Whitelisting URLs used for communication

We have a client who wants to whitelist URLs on the 31314, 993 & 80 ports. What URLs does the imp use in communicating?


It doesn’t use HTTP, so it doesn’t use URLs.

It uses TLS 1.2 to talk to port 31314, 993 or 443 (but it does not use IMAPS or HTTPS for those last two) on our imp servers.

Further, we don’t generally publish a list of server names or IP addresses, because that restricts our ability to scale sensibly.

…if the customer wants to see the traffic, they can use the HTTP CONNECT proxy feature to steer all the imp devices (with access credentials if required) through a single gateway.

Port 80 is used for upgrades, but recent OS builds will also try (eg) 31314 to fetch updates if they can’t get through on 80.

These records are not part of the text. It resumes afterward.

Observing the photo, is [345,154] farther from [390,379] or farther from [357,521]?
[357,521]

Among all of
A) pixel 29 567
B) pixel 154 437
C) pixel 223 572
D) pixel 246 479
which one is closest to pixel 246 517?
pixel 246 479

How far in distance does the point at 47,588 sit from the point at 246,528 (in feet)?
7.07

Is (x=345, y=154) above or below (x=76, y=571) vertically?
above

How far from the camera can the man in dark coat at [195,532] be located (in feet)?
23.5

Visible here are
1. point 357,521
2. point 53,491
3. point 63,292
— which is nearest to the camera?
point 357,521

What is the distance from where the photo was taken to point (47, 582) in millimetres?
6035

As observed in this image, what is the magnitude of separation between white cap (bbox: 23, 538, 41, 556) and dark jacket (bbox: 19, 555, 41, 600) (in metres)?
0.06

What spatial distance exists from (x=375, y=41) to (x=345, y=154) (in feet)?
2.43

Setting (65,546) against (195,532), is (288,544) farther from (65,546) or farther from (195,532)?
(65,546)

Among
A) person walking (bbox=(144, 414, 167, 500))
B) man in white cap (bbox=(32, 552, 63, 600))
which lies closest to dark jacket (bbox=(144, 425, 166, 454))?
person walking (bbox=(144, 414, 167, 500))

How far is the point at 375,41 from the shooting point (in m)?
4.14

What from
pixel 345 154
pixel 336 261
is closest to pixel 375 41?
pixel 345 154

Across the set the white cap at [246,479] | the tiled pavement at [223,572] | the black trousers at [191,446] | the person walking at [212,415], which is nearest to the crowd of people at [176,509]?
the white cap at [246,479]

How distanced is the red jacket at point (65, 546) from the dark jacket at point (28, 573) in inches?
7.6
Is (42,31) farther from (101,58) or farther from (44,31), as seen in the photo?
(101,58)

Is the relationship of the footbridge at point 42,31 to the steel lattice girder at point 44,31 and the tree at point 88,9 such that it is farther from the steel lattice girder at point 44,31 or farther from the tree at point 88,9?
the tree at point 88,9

The general procedure is to try the imp-specific ports first (ie be obvious about what the device is doing) but if those fail, fall back to generic ports that tend to be open.

Even with scale one can stick to a single TLD and use subdomains for the server names. Is there a TLD defined through which devices connect to agents.

Errrm, how would that work?

Yes, all the servers are within the electricimp.com TLD. Firewalls don’t work on TLDs, though, they see IP addresses and there’s no reverse IP for our hosts as they’re in AWS.